[[ Input data, beginning ]]

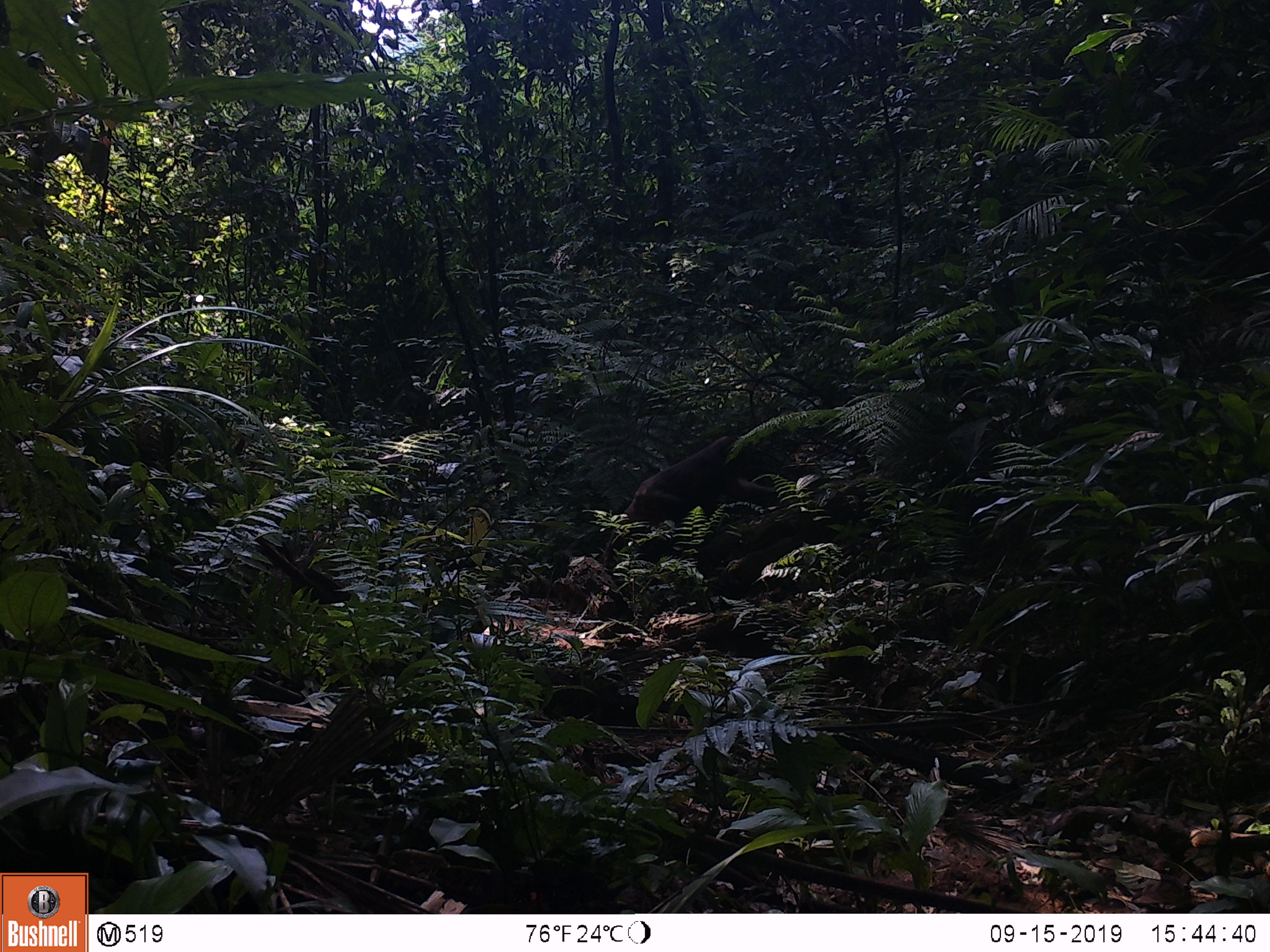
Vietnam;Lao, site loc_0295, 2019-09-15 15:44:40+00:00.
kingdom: Animalia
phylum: Chordata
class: Mammalia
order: Primates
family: Cercopithecidae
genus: Macaca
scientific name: Macaca arctoides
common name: stump-tailed macaque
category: stump tailed macaque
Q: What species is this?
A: Stump tailed macaque (stump-tailed macaque) (Macaca arctoides).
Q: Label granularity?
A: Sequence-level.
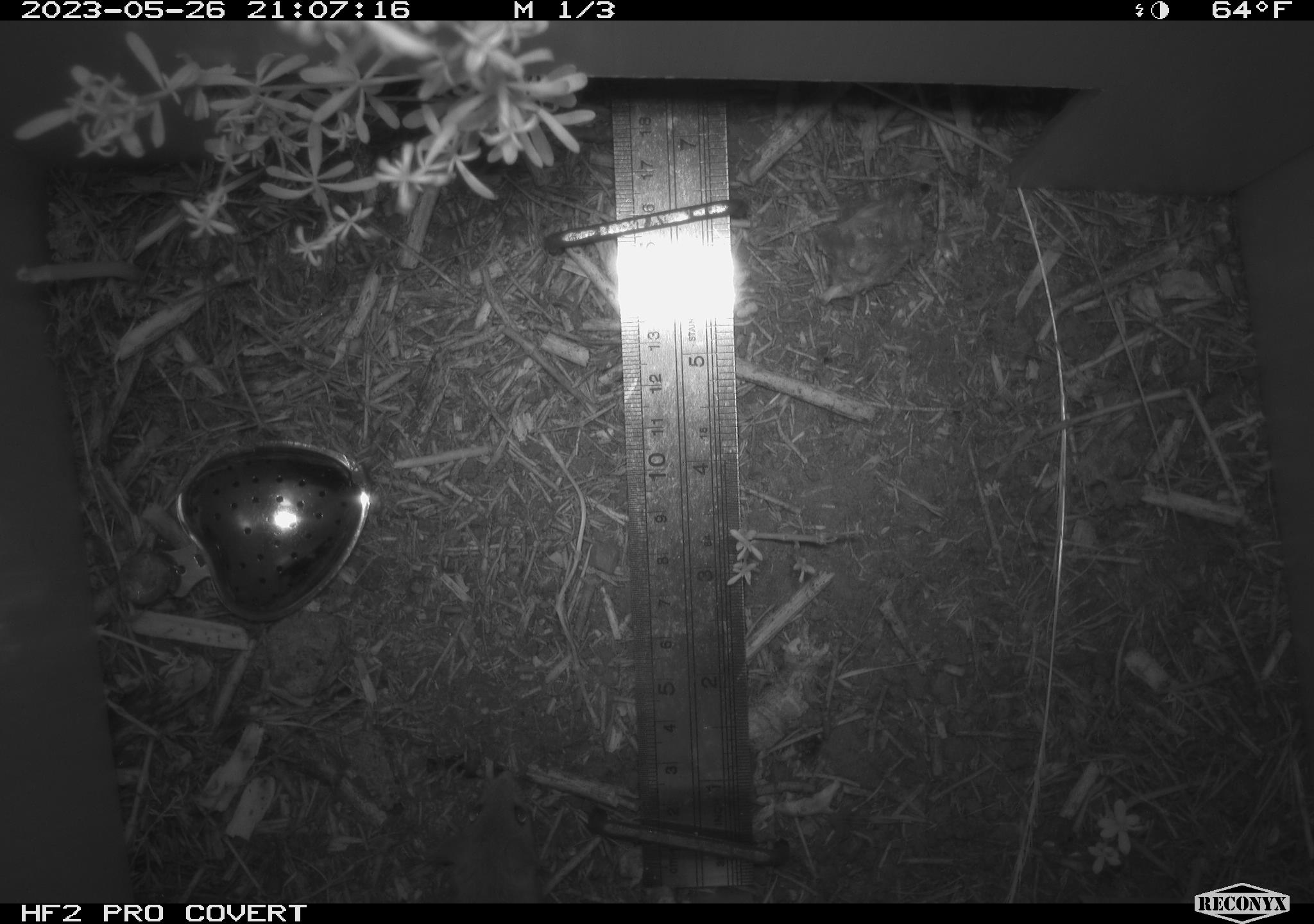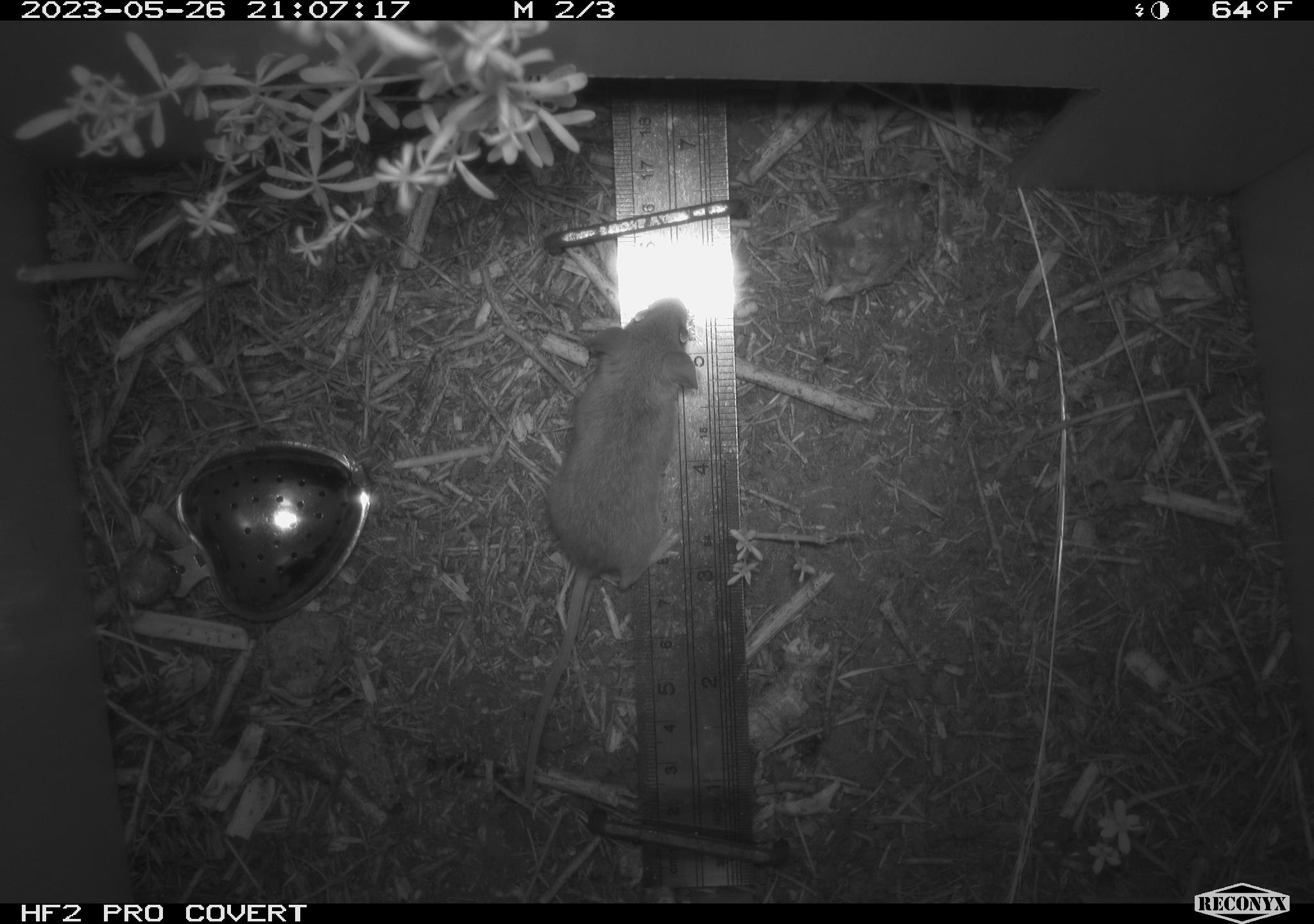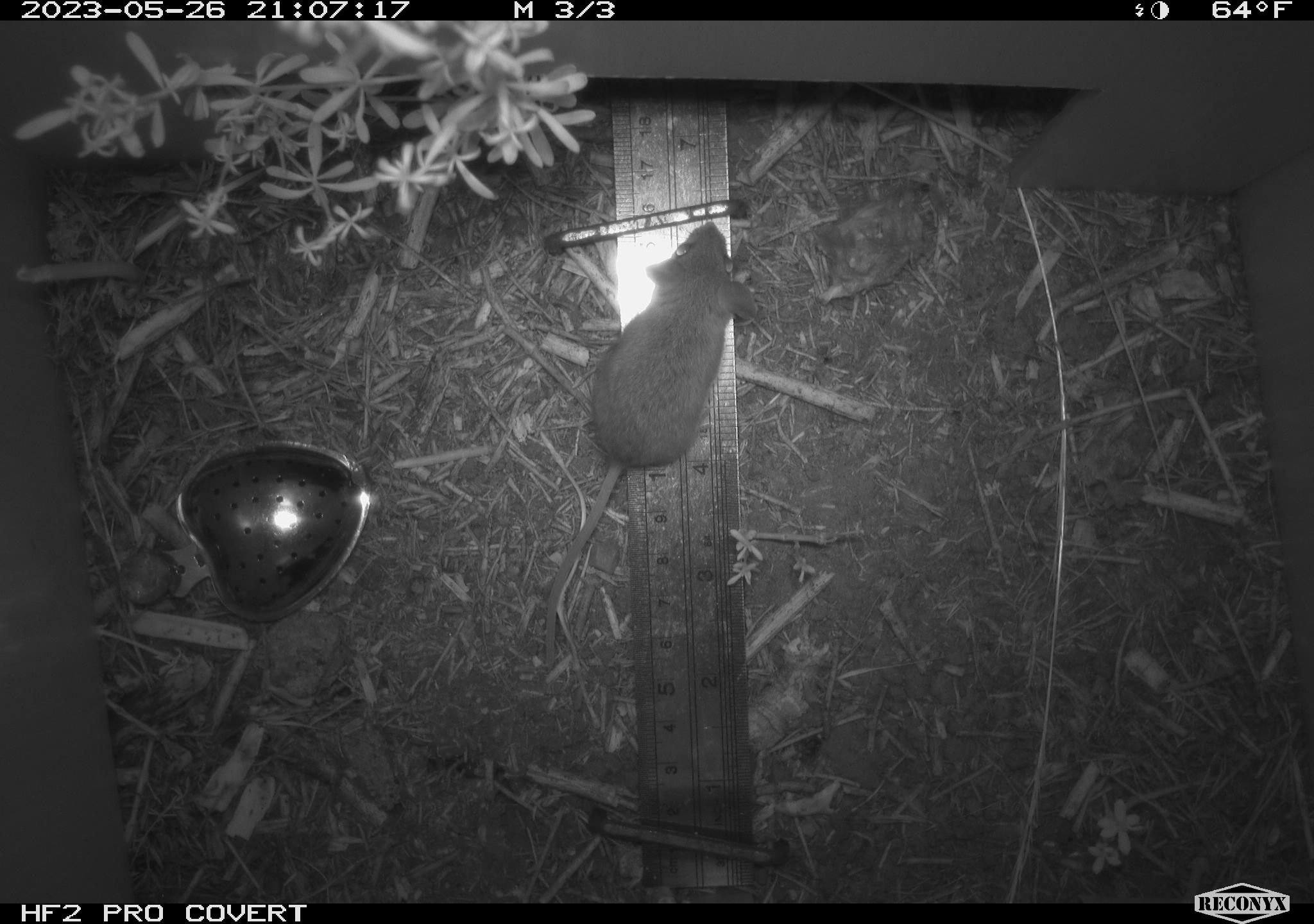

[[ Input data, end ]]

*What you should do:* Exactness is what counts here: copy each entry as given and omit its pictures.

*Task answer:*
Vietnam;Lao, site loc_0295, 2019-09-15 15:44:40+00:00.
kingdom: Animalia
phylum: Chordata
class: Mammalia
order: Primates
family: Cercopithecidae
genus: Macaca
scientific name: Macaca arctoides
common name: stump-tailed macaque
category: stump tailed macaque
Q: What species is this?
A: Stump tailed macaque (stump-tailed macaque) (Macaca arctoides).
Q: Label granularity?
A: Sequence-level.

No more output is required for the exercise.